コロナ発端の地域移住について考える。

先日「コロナが原因で移住したんですか?」と取材で聞かれ、いいえ違うんですと答えながら、今ってそういった理由で移住する人もいるんだなあと改めて実感した。

僕は2015年から移住を考えていました。と答えている。実際結婚してからいろんな移住先を考えた。山形・長野・新潟もいいな、沖縄はどうだ。と考え世界一周をへてやっぱりポルトガル、ニウエもいいなあなんて海外まで広げて。で結局の益子でした。今は紆余曲折を経て、いいところを見つけたなあと思っています。

実際に移住した人間から言わせれば、コロナは最後の一押しになることはあっても、それきっかけで移住を夢見て、この一年以内に実行までできた人は相当なポテンシャルの持ち主だと思う。

移住するにはスキルやメンタルやコンセンサスがそれなりに必要だった。メンタル=覚悟、コンセンサス=周囲の同意はゴリ押しでどうにかなるかもしれないけど、やっぱり大変なのは「その地で生きていくためのスキル」だと思う。こればかりはコロナスタートではどうにもならんよね。

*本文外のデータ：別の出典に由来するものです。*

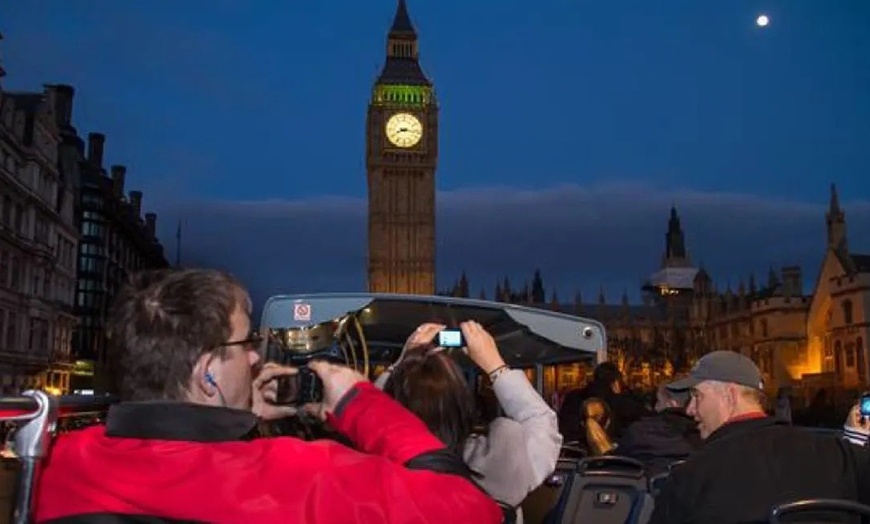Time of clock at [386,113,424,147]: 8:16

よほどお金が余っていれば別だけれど、そうでない場合は田舎に移住しながら働いて食っていかなければならない。僕のご近所さんを見回してみると、ざっと3種類の業種に区分される。

  • 生産農家 
  • 作家・陶芸家 
  • 行政

新幹線が通っている地域であれば、長距離出勤するサラリーマンも業種に追加されるけれど、益子みたいに単線しか通っていない場所ではみたことがない。益子がちょっと変わっているのは、作家・陶芸家枠の比率が他の地域と比べてべらぼうに高いこと。人工約2万人の小さな町に400近くの陶芸家と、100近く(詳しくは調べてないけどこのぐらいいそう)工芸作家が暮らしている。

ちょっと話が脱線したけれど、この作家枠を除けば、地域で持続している仕事ってほとんどないなあと思う。もちろん、僕がやってた花火師とか、大工さんとか、電気工事士とか他にもいろんな業種が町には存在しているけど、町で従事している人の割合が1%にも満たない職業に外から突然割り込んでいくには、それなりのスキルが必要だなと思う。

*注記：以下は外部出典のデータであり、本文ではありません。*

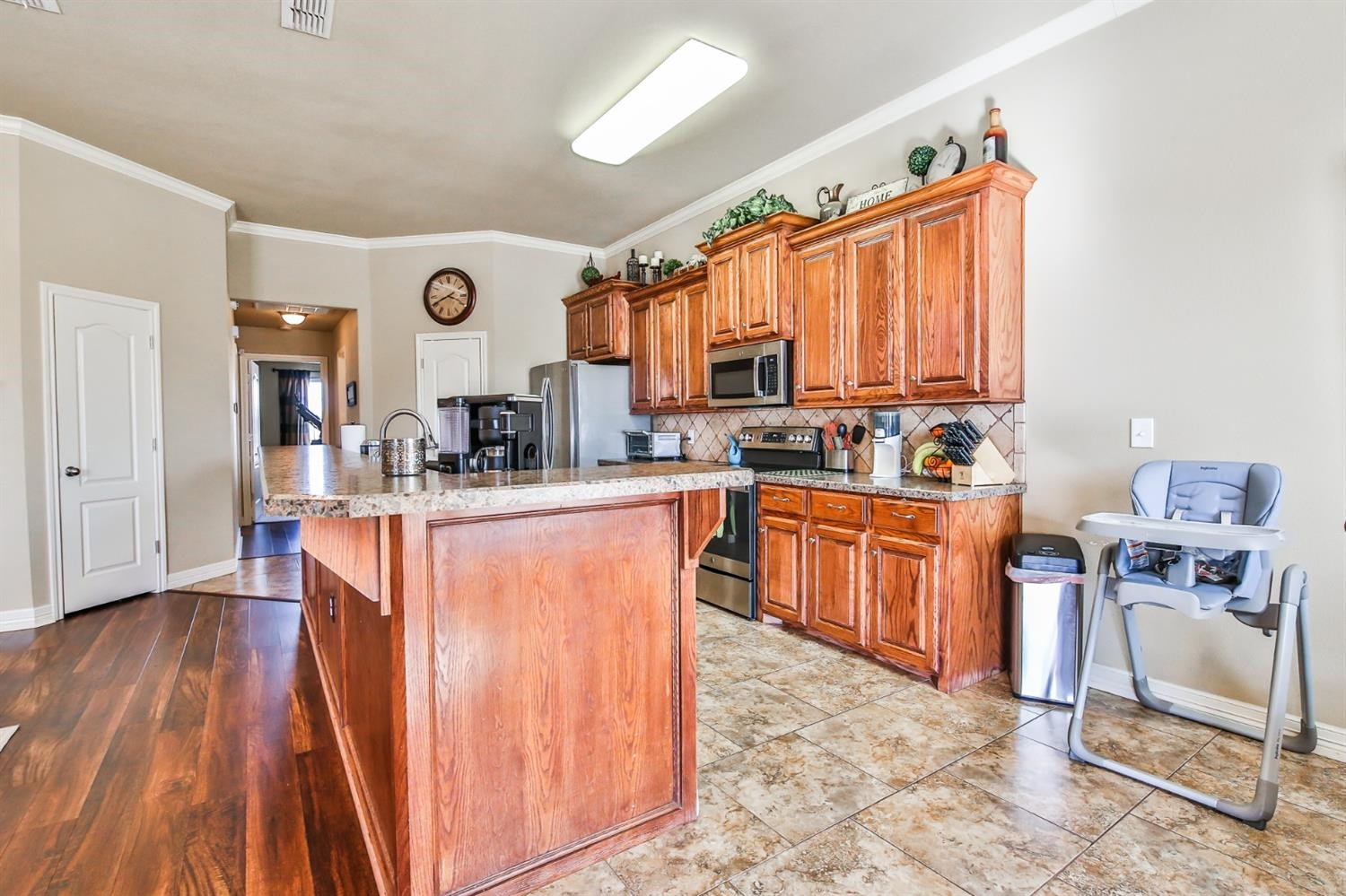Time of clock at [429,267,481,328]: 3:40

今僕がやっていることは、その1%にも満たないマーケティング・プロモーションのジャンルと、2%近くを占めている作家ジャンルの両方に跨って、なんとか地域で暮らせるよう踏ん張っている状態。

どちらもまだまだ発芽して、どうにか双葉までは育った程度のほそーい段階だけれど、その状態になるまでなんとか東京で(埼玉も東京です)粘ってスキルを積んだことでそこまでいったわけで、多分コロナ前もコロナ後もその部分が劇的に変化することはないと思う。

移住を目指してスキルを磨き、時が満ちたら行動に移す。ひょっとしたらリモートワークの普及でサラリーマン枠の比率がぐぐっと上がるかもしれないけど、それでも全体の1%を超えたら快挙。いずれにしても門扉が大きく開けられることはなさそうだなあと思います。

だからコロナが働き方や生き方を大きく変えた部分はあっても、全ての部分で変わったわけではなく、地域移住という部分でも変化は少ないんじゃないかなあと思うのが僕の考えです。やるべきことをやり暮らしていれば、移住はできるかもしれないし、できないかもしれない。それぐらいの方がなんだかロマンがあっていいなあって思ったり。